King Abdullah has ordered the crackdown, insisting action should be taken if necessary against improper trading, the daily Ash-Sharq newspaper reported Monday.
This spooked retail investors, who either tried to reduce their market exposure or stayed away altogether. Turnover fell to 11.7 billion riyals ($3.1 billion), the lowest since March 3.
The index dipped 0.3 percent in its fourth straight decline to trim 2012 gains to 19.9 percent.
“When the CMA (Capital Market Authority) charges someone with unethical trading they freeze their buying, but not the selling,” said a Riyadh-based trader who asked not to be identified. “This started a domino wave of selling.”
Some traders said the move may help curb market volatility.
“Fundamentals took a back seat [recently] and the net result was stocks with no fundamental strength skyrocketing, which sends the wrong message if you’re looking to open the market to foreigners,” said Amer Khan, fund manager at Shuaa Asset Management. “This is a very welcoming development to prevent a bubble from forming.”
Saudi Arabia is taking gradual steps to open the stock exchange to direct foreign ownership.
Banks were the main losers, while some petrochemical stocks also closed lower.

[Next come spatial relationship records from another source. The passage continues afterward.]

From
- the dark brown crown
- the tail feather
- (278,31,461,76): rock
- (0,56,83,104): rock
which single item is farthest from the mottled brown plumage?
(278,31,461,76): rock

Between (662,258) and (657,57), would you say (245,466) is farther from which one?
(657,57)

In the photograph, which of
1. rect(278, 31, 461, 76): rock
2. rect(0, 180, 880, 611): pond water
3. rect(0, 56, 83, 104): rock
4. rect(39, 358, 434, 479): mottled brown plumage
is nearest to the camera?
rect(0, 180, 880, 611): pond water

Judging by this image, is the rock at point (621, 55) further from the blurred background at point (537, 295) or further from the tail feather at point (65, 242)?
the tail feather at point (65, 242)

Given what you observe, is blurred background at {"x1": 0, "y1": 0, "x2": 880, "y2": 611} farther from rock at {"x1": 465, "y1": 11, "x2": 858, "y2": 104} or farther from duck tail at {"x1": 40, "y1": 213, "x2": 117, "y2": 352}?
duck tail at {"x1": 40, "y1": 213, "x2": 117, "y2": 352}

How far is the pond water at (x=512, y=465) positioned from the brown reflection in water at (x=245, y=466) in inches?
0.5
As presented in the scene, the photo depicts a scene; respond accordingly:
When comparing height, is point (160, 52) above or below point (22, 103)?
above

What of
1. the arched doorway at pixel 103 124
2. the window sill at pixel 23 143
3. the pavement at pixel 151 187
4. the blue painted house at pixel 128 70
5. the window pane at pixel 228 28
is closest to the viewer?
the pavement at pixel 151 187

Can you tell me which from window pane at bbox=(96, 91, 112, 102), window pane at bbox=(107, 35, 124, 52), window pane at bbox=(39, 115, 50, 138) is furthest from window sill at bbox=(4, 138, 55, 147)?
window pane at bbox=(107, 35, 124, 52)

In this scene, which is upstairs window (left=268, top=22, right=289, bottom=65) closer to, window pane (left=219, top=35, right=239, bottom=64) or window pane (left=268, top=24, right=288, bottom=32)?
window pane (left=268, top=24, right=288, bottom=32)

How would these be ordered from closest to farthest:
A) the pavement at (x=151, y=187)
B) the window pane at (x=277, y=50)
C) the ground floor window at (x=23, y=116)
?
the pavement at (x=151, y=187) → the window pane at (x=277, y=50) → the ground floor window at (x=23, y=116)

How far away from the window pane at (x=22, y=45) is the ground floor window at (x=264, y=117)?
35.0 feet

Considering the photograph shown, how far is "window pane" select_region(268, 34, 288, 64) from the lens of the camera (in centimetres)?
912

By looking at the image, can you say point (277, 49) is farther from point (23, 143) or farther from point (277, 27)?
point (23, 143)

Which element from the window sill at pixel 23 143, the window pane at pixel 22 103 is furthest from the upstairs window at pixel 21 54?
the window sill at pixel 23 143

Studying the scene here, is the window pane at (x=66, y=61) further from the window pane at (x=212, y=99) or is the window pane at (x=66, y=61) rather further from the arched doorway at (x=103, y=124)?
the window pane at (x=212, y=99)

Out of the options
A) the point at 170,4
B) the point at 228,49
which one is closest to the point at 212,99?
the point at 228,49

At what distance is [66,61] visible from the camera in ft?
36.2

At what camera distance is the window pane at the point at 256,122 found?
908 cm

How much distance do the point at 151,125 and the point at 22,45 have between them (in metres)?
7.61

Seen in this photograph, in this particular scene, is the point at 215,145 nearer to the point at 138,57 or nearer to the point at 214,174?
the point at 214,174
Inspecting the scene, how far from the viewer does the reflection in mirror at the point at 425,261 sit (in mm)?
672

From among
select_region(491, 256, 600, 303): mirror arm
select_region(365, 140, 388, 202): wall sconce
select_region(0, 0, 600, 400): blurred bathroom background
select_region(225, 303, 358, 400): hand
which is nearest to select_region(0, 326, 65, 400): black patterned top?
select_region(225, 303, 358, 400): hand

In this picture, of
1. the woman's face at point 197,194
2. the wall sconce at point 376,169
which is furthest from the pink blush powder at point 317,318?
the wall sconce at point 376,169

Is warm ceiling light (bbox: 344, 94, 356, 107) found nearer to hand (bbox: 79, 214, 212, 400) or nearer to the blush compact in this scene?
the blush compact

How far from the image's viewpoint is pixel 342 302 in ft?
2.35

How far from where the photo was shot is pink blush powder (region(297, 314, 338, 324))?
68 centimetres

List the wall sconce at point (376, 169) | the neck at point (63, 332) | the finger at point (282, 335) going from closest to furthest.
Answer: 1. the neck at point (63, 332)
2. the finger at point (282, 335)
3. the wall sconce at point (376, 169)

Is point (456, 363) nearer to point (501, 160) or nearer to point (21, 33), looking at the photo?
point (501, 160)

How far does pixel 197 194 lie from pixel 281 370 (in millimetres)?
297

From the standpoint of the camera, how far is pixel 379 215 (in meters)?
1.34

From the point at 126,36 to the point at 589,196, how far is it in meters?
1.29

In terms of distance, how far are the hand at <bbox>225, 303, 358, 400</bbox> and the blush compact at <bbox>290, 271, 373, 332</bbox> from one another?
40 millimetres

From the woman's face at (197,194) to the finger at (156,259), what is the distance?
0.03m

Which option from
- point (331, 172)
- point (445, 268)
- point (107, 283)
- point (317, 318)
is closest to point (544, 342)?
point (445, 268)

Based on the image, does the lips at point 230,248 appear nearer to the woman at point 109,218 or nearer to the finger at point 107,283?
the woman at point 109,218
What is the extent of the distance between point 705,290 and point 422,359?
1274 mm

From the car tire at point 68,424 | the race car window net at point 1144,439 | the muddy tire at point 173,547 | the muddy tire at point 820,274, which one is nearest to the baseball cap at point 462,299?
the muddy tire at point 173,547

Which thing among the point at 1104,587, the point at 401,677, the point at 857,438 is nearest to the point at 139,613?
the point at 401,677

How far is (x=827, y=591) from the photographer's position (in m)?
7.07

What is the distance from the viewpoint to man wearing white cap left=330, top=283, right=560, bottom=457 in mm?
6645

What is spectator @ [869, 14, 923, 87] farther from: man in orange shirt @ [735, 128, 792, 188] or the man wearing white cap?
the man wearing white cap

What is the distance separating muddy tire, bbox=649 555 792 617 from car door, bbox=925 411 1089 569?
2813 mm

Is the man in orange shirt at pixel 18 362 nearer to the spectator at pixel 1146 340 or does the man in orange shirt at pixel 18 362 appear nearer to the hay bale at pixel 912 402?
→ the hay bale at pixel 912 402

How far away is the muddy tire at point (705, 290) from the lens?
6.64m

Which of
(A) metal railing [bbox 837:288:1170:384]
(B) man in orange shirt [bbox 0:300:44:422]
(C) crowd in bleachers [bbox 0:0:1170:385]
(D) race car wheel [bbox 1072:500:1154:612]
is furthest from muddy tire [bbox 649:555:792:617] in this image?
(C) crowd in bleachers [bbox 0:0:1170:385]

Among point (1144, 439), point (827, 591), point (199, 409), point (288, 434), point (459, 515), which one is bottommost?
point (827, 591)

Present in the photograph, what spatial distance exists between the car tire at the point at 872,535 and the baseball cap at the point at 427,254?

Saudi Basic Industries Corp. (SABIC) slipped 0.7 percent and Al-Rajhi Bank shed 1 percent.
Egypt’s main index fell 2.7 percent to its lowest level since Feb. 7 after the Muslim Brotherhood challenged the government to change the terms of the emergency IMF loan, showing political powers remain far apart on how to stave off a payments crisis.
Brotherhood presidential candidate Khairat al-Shater said he had told the army-backed interim government it should either postpone borrowing from the IMF or speed up the formation of a new government.
“It is not logical that I approve a loan that the transitional government would take for two or three months, then demand that I, as a permanent government, repay,” Shater said in an interview with Reuters.
Sealing the $3.2 billion IMF loan would also help reassure investors after over a year of political and economic turmoil.
Shater’s comments were “definitely a negative and no one will be buying in the market until there is clarity on the ... IMF loan talks,” said Teymour al-Derini of Naeem Brokerage.
Among decliners, Ezz Steel lost 3.7 percent and property developer Palm Hills dropped 5.3 percent.
In Dubai, the index lost 0.7 percent, trimming 2012 gains to 22.5 percent, as Asian shares fell after a sharp slowdown in U.S. jobs growth raised concerns about the strength of the world’s largest economy.
“Data from U.S. made investors, who were too positive for too long, to rethink their stance of continued global growth – that’s what is pulling our markets back,” said Shuaa’s Khan.
Dubai bellwether Emaar Properties slipped 0.9 percent, Emirates NBD dipped 1.1 percent and telecoms operator du shed 2.6 percent.